─── Stored data ───

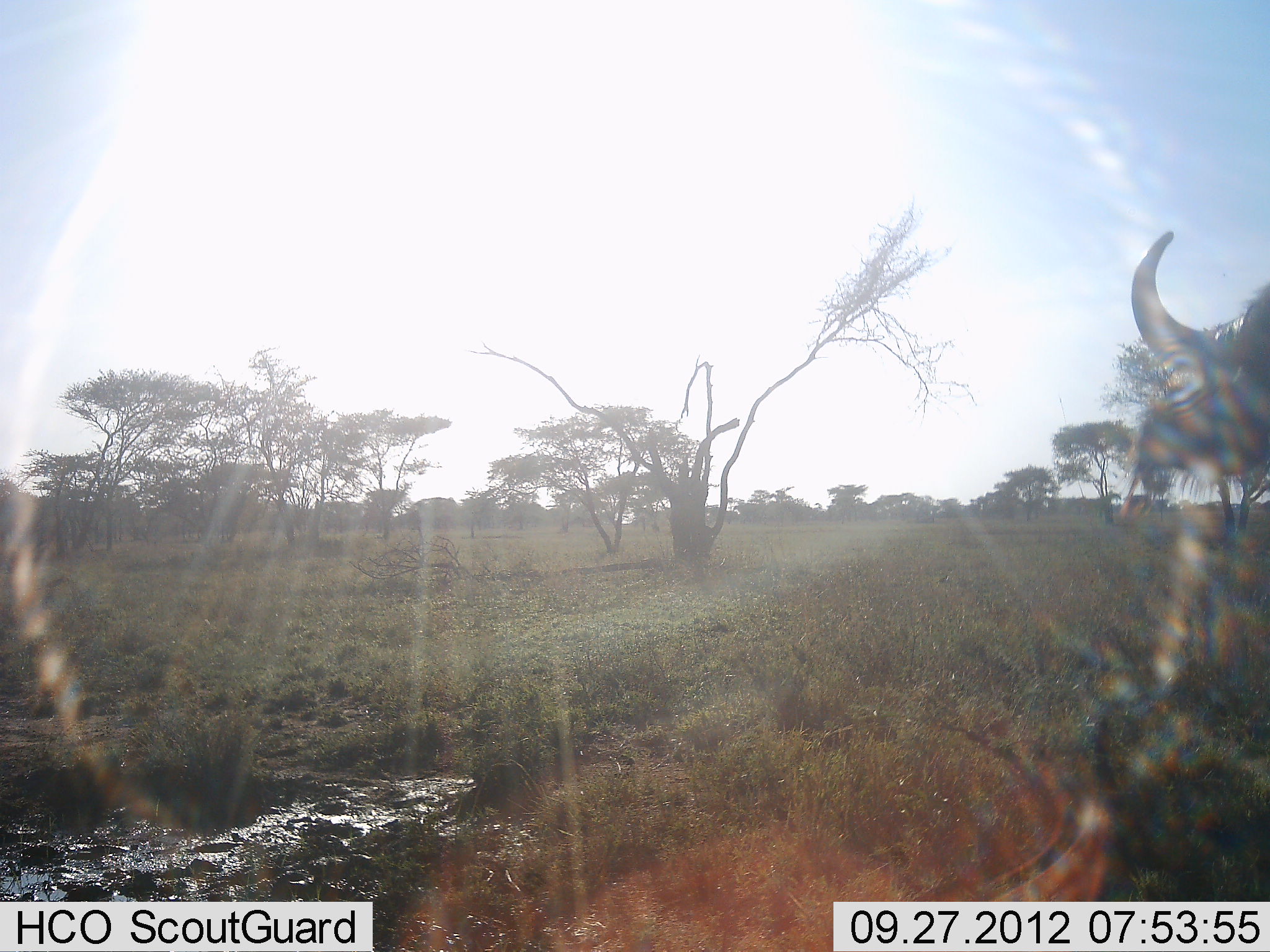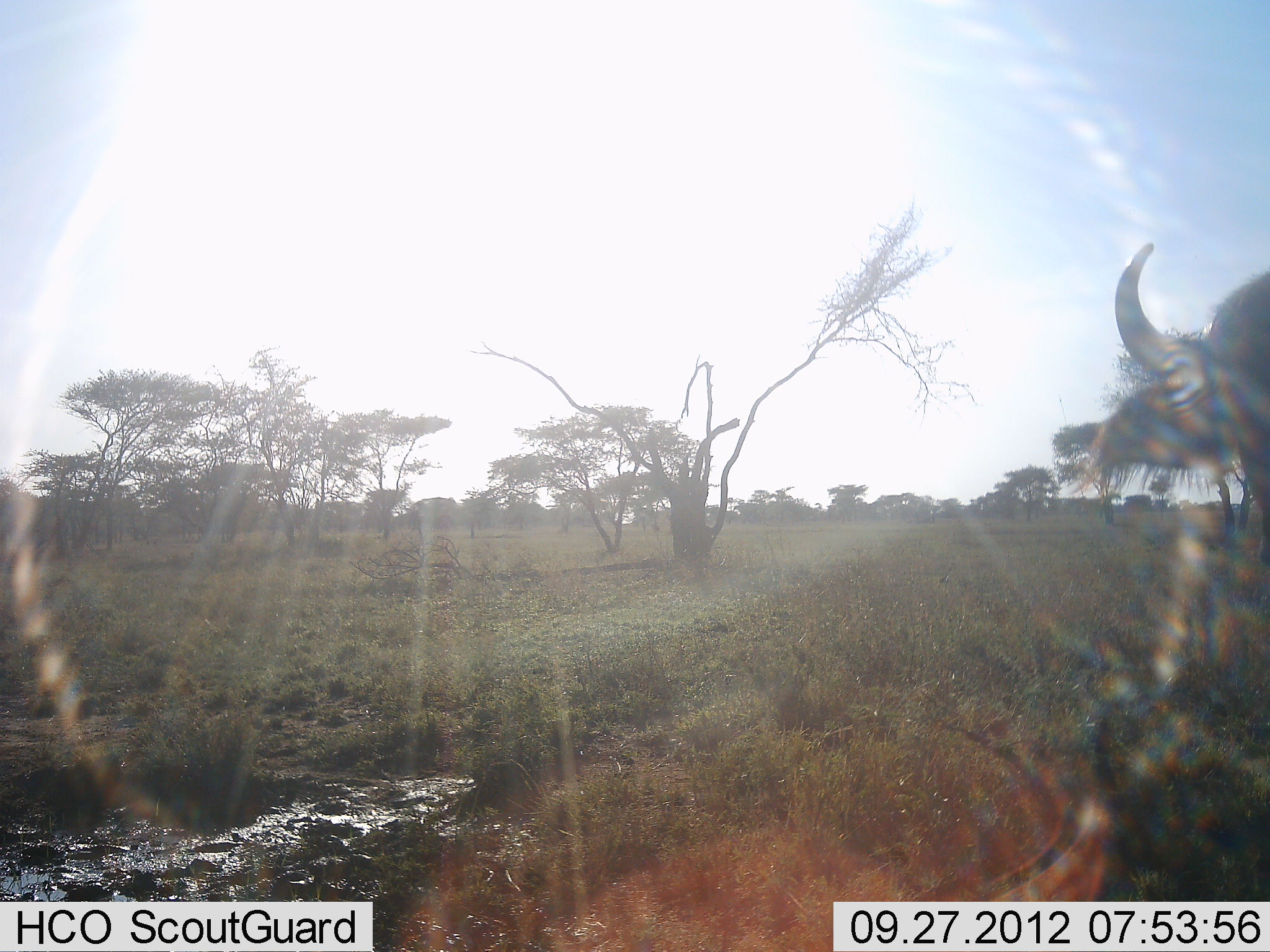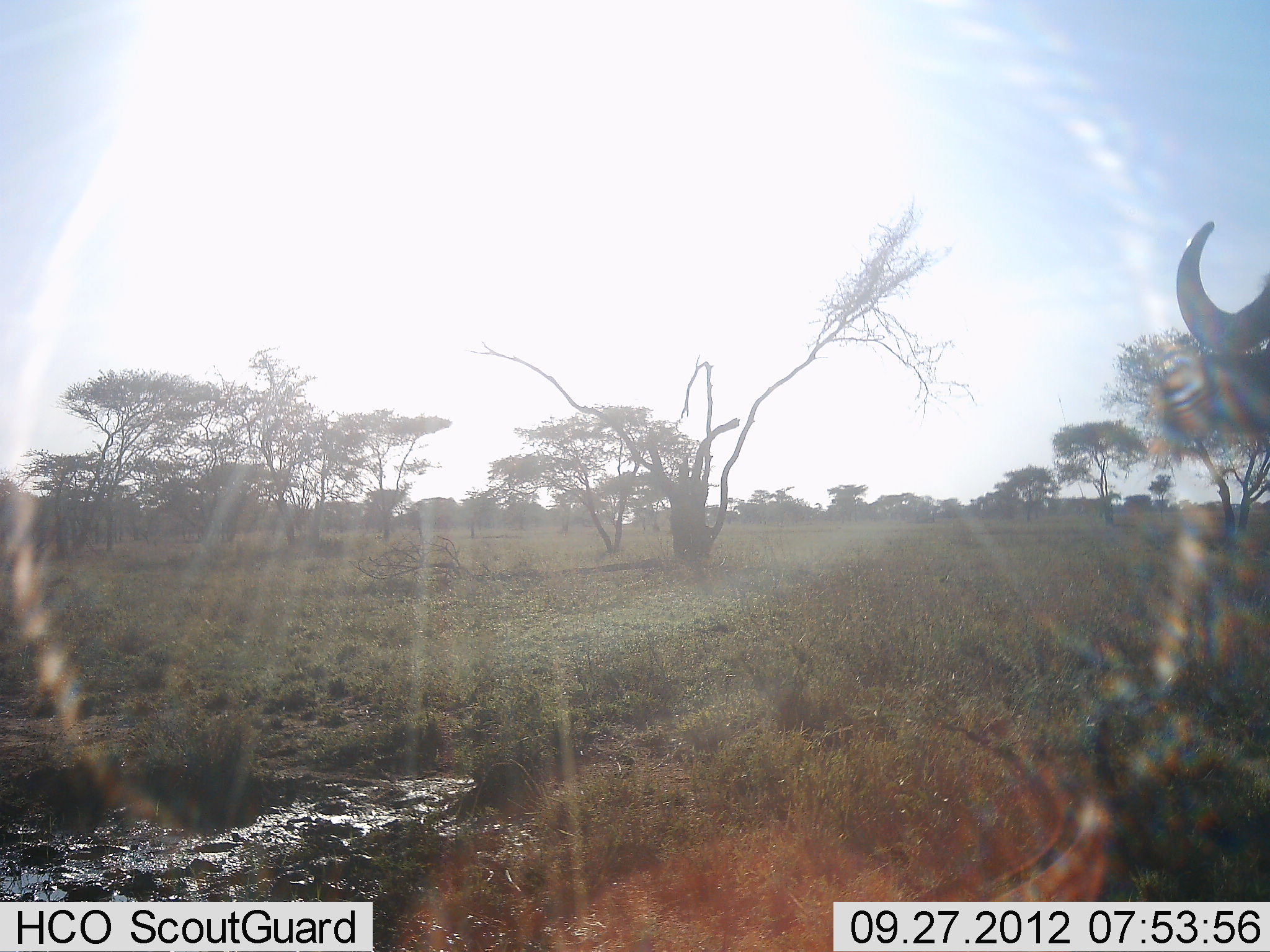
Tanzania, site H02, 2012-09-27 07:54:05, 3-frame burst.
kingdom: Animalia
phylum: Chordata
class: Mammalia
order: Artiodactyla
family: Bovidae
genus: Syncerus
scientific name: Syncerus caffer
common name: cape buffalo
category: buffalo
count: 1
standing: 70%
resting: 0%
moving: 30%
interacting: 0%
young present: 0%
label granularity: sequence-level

───
─── Stored data ───

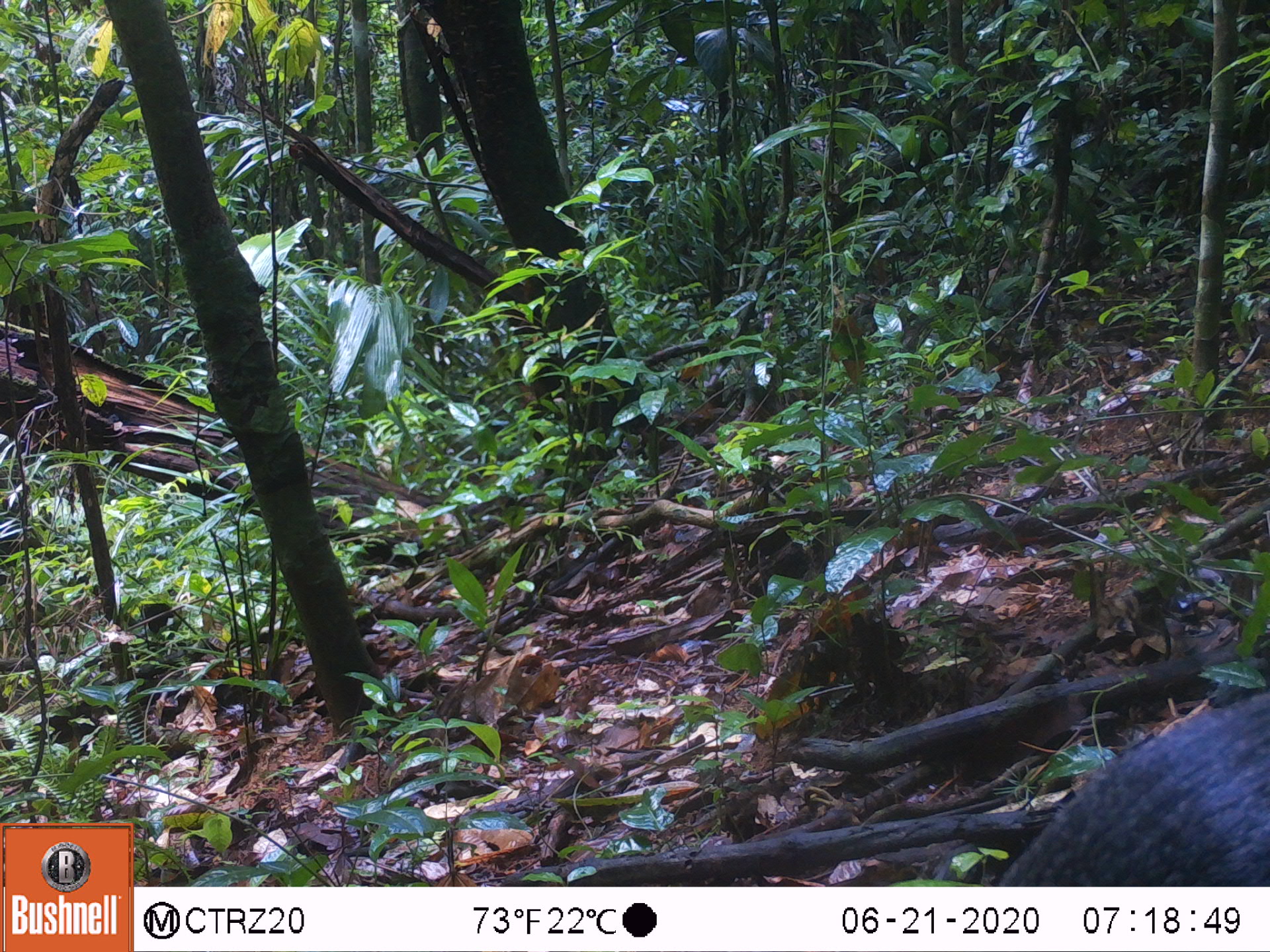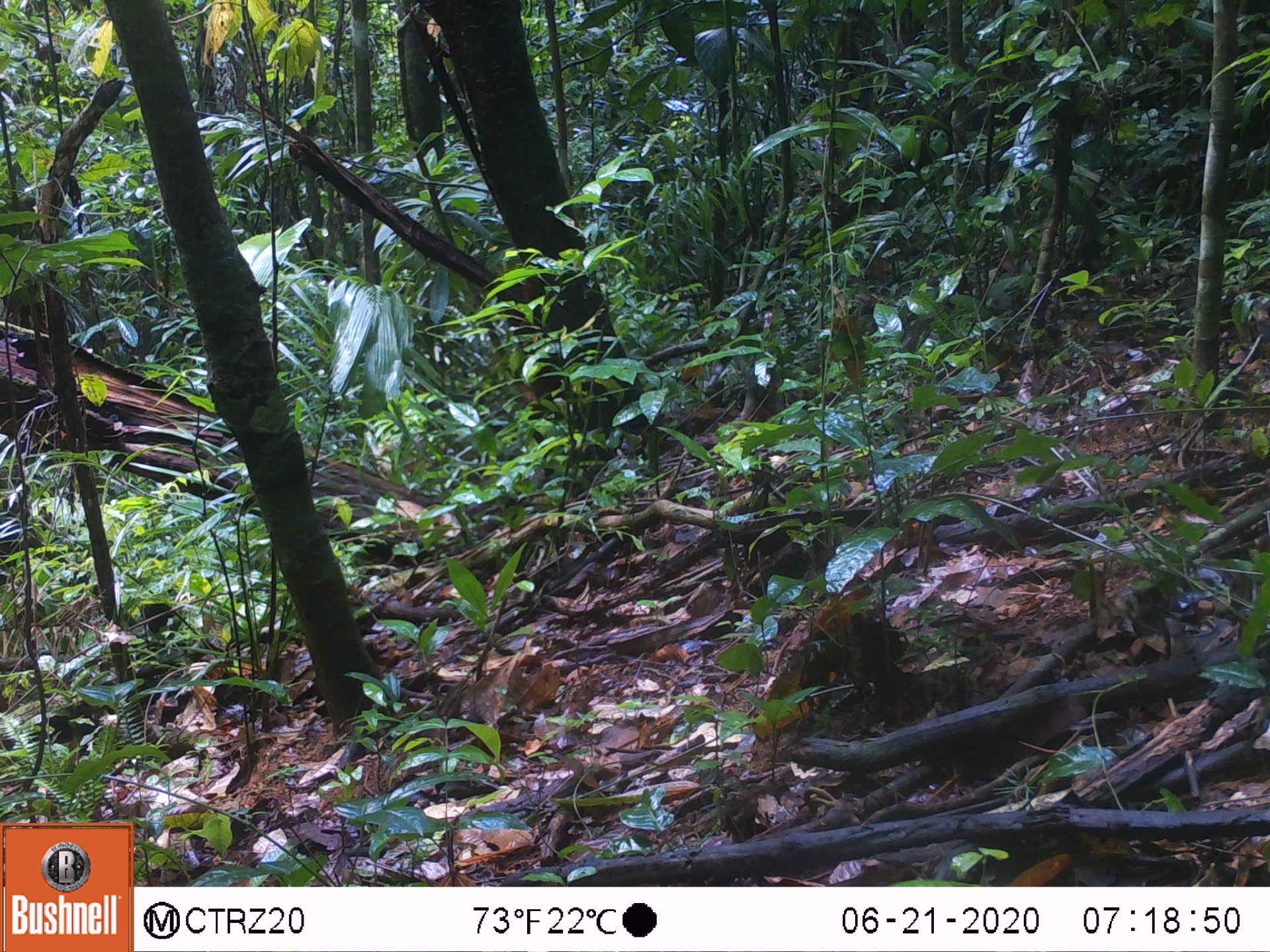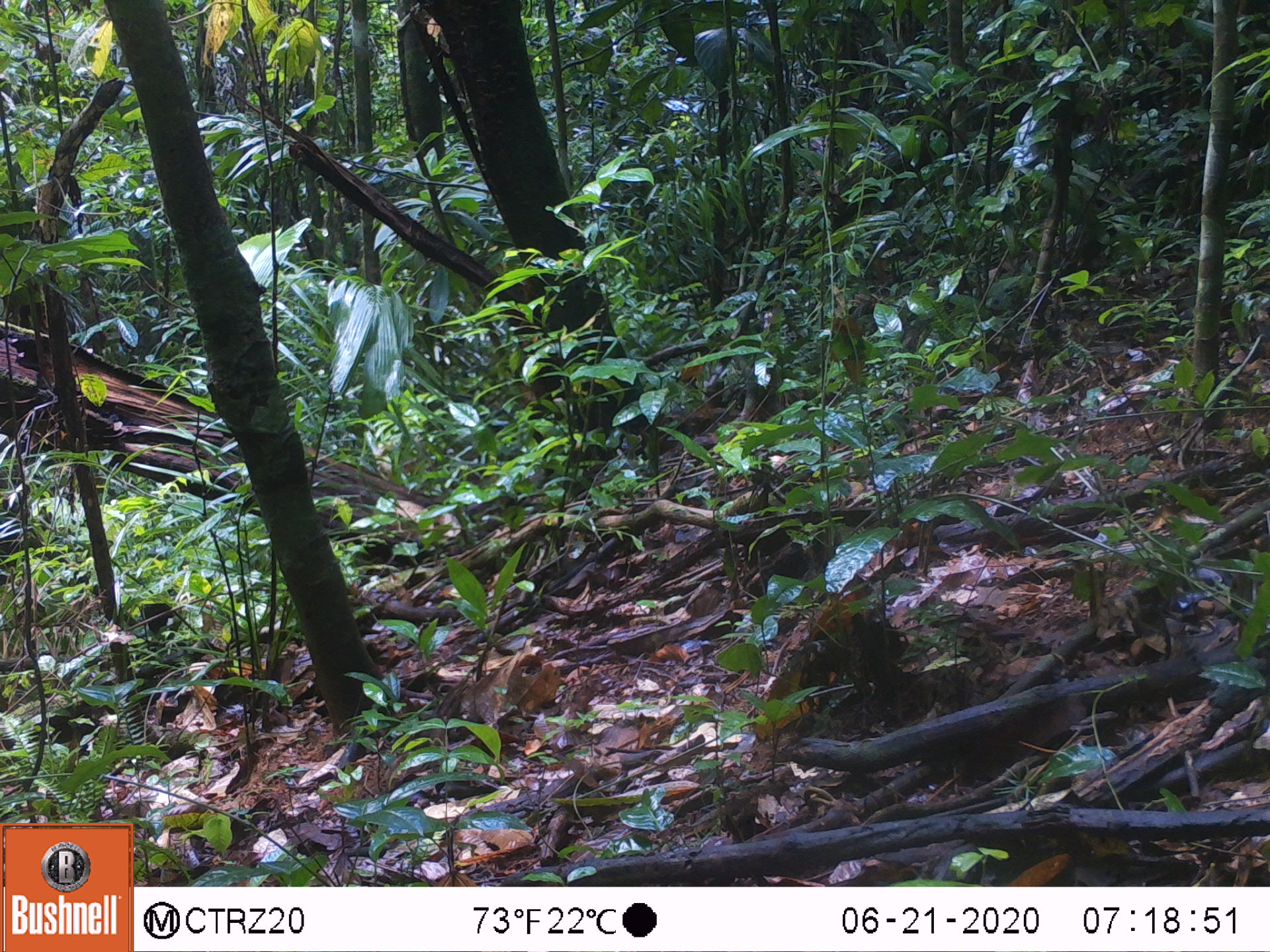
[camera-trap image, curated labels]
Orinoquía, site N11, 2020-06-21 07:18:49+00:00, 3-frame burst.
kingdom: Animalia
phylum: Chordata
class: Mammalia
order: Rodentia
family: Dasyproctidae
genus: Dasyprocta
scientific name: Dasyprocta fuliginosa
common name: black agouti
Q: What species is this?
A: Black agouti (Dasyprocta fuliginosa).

───
─── Stored data ───

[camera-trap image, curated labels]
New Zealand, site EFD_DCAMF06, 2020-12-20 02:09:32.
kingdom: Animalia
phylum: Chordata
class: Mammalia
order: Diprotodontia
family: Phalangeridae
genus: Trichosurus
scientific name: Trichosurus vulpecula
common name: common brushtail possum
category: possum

───

__Aim of the task__.
Go through the entries and copy each line holding the string "common".

__The answer__.
common name: cape buffalo
common name: black agouti
common name: common brushtail possum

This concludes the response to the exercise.